Objective:
Reproduce all of the records below verbatim, leaving out the pictures.

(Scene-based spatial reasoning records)
-- begin --

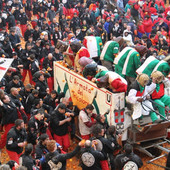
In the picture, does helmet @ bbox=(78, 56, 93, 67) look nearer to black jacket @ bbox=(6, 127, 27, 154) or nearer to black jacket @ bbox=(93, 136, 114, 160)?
black jacket @ bbox=(6, 127, 27, 154)

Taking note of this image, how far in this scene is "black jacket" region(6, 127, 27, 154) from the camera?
23.1 feet

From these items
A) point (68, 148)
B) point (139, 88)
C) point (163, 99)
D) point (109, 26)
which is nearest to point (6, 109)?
point (68, 148)

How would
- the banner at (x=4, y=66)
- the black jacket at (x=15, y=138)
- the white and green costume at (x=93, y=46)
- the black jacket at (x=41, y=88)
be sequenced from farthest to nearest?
the white and green costume at (x=93, y=46), the black jacket at (x=41, y=88), the banner at (x=4, y=66), the black jacket at (x=15, y=138)

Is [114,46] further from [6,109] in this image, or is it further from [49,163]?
[49,163]

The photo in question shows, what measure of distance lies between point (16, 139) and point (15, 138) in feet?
0.19

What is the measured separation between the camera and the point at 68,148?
8805mm

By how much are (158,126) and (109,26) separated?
1034cm

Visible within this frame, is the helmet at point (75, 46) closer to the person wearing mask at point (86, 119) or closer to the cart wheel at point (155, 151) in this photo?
the person wearing mask at point (86, 119)

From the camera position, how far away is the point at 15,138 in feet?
23.4

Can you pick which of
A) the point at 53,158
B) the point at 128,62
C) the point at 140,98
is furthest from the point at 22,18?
the point at 53,158

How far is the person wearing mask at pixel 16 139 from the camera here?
7.06m

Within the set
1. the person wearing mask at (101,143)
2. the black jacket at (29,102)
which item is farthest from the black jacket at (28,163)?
the black jacket at (29,102)

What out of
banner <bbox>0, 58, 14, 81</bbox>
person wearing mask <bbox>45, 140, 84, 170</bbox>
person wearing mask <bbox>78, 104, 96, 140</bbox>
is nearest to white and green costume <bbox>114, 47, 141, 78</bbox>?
person wearing mask <bbox>78, 104, 96, 140</bbox>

-- end --

Solution to this task:
In the picture, does helmet @ bbox=(78, 56, 93, 67) look nearer to black jacket @ bbox=(6, 127, 27, 154) or nearer to black jacket @ bbox=(93, 136, 114, 160)?
black jacket @ bbox=(6, 127, 27, 154)

Taking note of this image, how far in this scene is "black jacket" region(6, 127, 27, 154) from the camera?
23.1 feet

From these items
A) point (68, 148)
B) point (139, 88)
C) point (163, 99)
D) point (109, 26)
which is nearest to point (6, 109)?
point (68, 148)

How would
- the banner at (x=4, y=66)
- the black jacket at (x=15, y=138)
- the white and green costume at (x=93, y=46)
- the black jacket at (x=41, y=88)
be sequenced from farthest to nearest?
the white and green costume at (x=93, y=46), the black jacket at (x=41, y=88), the banner at (x=4, y=66), the black jacket at (x=15, y=138)

Is [114,46] further from [6,109] in this image, or is it further from [49,163]?
[49,163]

The photo in question shows, what measure of distance lies between point (16, 139) and point (15, 138) in feet?
0.19

What is the measured separation between the camera and the point at 68,148?
8805mm

By how much are (158,126) and (109,26) separated?
1034cm

Visible within this frame, is the helmet at point (75, 46) closer to the person wearing mask at point (86, 119) or closer to the cart wheel at point (155, 151) in this photo?
the person wearing mask at point (86, 119)

From the camera position, how far away is the point at 15,138 in feet?
23.4

Can you pick which of
A) the point at 53,158
B) the point at 128,62
C) the point at 140,98
is furthest from the point at 22,18?
the point at 53,158

How far is the person wearing mask at pixel 16 139 from the camera here?
7.06m

Within the set
1. the person wearing mask at (101,143)
2. the black jacket at (29,102)
which item is farthest from the black jacket at (28,163)?
the black jacket at (29,102)

What out of
banner <bbox>0, 58, 14, 81</bbox>
person wearing mask <bbox>45, 140, 84, 170</bbox>
person wearing mask <bbox>78, 104, 96, 140</bbox>
is nearest to white and green costume <bbox>114, 47, 141, 78</bbox>?
person wearing mask <bbox>78, 104, 96, 140</bbox>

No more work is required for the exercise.